TAREFA
Por favor, dê continuidade à crítica da série Black Knight, começando logo após a última frase apresentada.

TRECHO DO DOCUMENTO
═══

É claro que há boas sequências de ação nesse meio tempo, como durante todo o episódio dedicado à simulação da entrega. Contudo, o preço pago por esses momentos parece alto demais.
Discussões enviesadas
Se, na forma, Black Knight tropeça ao dar atenção demais a personagens e tramas não tão relevantes assim, o conteúdo da série também traz um misto de acertos e equívocos dos quais é impossível não falar.
Como dito, a ideia de discutir os reflexos da pandemia na sociedade é um acerto enorme do seriado. Mostrar esse futuro distópico que tem conexões tão fortes com a nossa realidade é bem impactante. Não apenas porque a sociedade que depende de máscaras para sobreviver ainda é algo muito recente em nossa memória, mas por causa de todas as situações que rodeiam tudo isso.
O sistema de castas da série reflete muito bem o impacto da pandemia nas diferentes camadas sociais não só da Coreia, mas em todo o mundo. E o seriado faz um bom trabalho em mostrar como os refugiados são tratados como vida descartável pela elite. Enquanto os mais pobres vivem de migalhas contando os segundos de oxigênio disponível no dia a dia, os moradores do Distrito Central vivem sob uma redoma que simula a vida normal antes do fim do mundo — e nem sequer precisam se preocupar com máscaras ou falta de ar.
Além disso, há todo o debate sobre a influência da megacorporação que fornece oxigênio, alimentos e transporte para manter todo este mundo vivo. A Cheonmyeong ser a grande vilã da história não é uma surpresa, mas é interessante ver como o seriado se propõe a mostrar como a sociedade pode se tornar refém de grandes empresas quando passa a depender delas para tudo, chegando ao ponto de ditar os rumos políticos e sociais do país.
É aí que as coisas começam a ficar um pouco mais complicadas. Como Black Knight dedica boa parte do seu tempo a seguir por uma trama que não leva a lugar nenhum, toda a crítica social presente na luta de 5-8 contra o sistema acaba sendo reduzida a alguns olhares um tanto questionáveis e desenvolvido às pressas.
Não que o debate sobre o papel dessas grandes empresas — sobretudo as farmacêuticas — não mereça ser questionado, mas a opção de tornar o vilão Ryu Seok (Song Seung-heon) em um empresário caricato que quer o poder a todo custo esvazia e enviesa a discussão para um caminho perigoso.

═══

INFORMAÇÕES

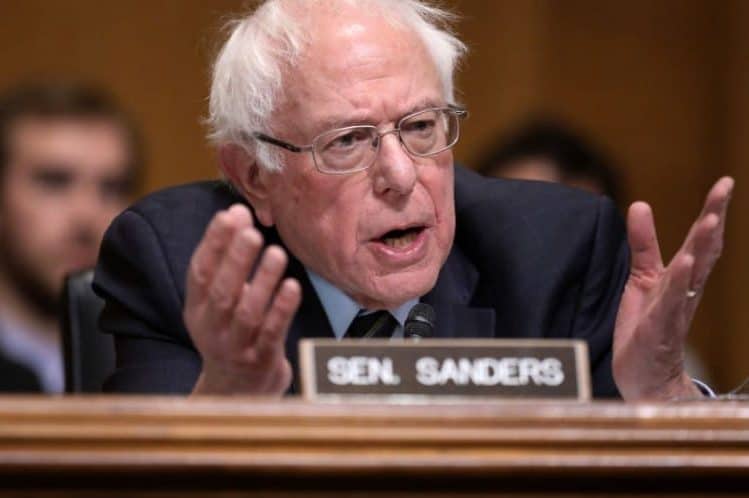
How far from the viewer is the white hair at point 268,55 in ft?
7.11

═══

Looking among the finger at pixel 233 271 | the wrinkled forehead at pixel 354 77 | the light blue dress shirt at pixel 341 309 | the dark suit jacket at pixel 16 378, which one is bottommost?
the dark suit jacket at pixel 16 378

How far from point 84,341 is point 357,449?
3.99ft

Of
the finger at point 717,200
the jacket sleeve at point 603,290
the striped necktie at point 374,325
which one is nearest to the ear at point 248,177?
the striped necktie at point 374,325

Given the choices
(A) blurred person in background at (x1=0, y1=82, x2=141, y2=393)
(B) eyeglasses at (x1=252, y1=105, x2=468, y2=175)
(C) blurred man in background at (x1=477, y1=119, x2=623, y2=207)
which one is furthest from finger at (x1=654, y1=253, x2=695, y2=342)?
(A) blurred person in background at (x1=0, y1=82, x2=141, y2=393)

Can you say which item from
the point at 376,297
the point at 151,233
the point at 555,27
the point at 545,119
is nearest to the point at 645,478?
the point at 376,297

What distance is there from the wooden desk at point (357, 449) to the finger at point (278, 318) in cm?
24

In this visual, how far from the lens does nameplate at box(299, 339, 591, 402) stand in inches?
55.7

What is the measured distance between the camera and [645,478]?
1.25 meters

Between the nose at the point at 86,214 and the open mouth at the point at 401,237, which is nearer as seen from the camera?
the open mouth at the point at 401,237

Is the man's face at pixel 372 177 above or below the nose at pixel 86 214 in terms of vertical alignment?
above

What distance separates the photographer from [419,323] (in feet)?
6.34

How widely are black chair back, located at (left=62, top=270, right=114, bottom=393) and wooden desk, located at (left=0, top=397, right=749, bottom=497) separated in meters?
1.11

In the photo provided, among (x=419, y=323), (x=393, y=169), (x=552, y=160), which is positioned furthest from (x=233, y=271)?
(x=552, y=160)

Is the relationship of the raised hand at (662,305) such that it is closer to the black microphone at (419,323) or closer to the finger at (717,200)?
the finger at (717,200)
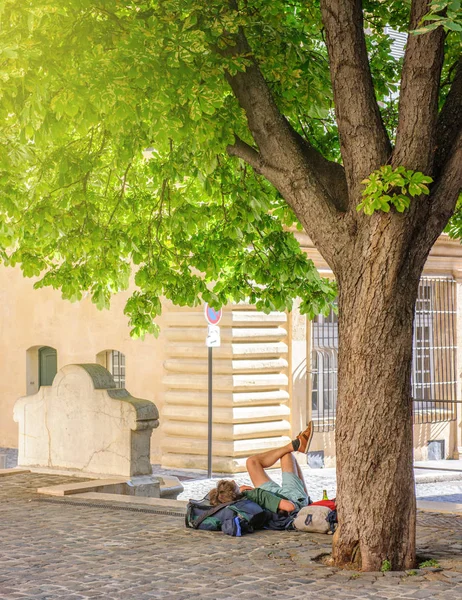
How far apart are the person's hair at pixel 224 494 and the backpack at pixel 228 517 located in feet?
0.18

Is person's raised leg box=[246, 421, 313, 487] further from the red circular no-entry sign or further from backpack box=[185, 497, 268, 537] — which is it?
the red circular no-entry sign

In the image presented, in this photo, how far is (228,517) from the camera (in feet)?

═══

RESULTADO DO EXERCÍCIO
Ao colocar a farmacêutica como essa empresa maligna que literalmente dá um golpe de Estado, polui o ar para vender mais oxigênio e realiza um extermínio dos mais pobres a partir de vacinas, Black Knight adota um discurso muito perigoso dentro do contexto que a série mesmo propõe.
A partir do momento que o seriado decide usar a ficção-científica para falar de pandemia e seus impactos sociais, ele traz um discurso antivacina um tanto quanto perigoso e que não é ponderado em momento algum e que chega a ser panfletário em um nível incômodo.
Perda de potência
Black Knight tinha um potencial incrível nas mãos. Embora muitas produções tenham falado de pandemia nos últimos anos, a série sul-coreana é uma das poucas que ousou usar a ficção-científica para fazer uma discussão mais profunda em temas que são realmente relevantes. Contudo, ela parece ter se empolgado com isso e contado coisas demais dentro de apenas seis episódios.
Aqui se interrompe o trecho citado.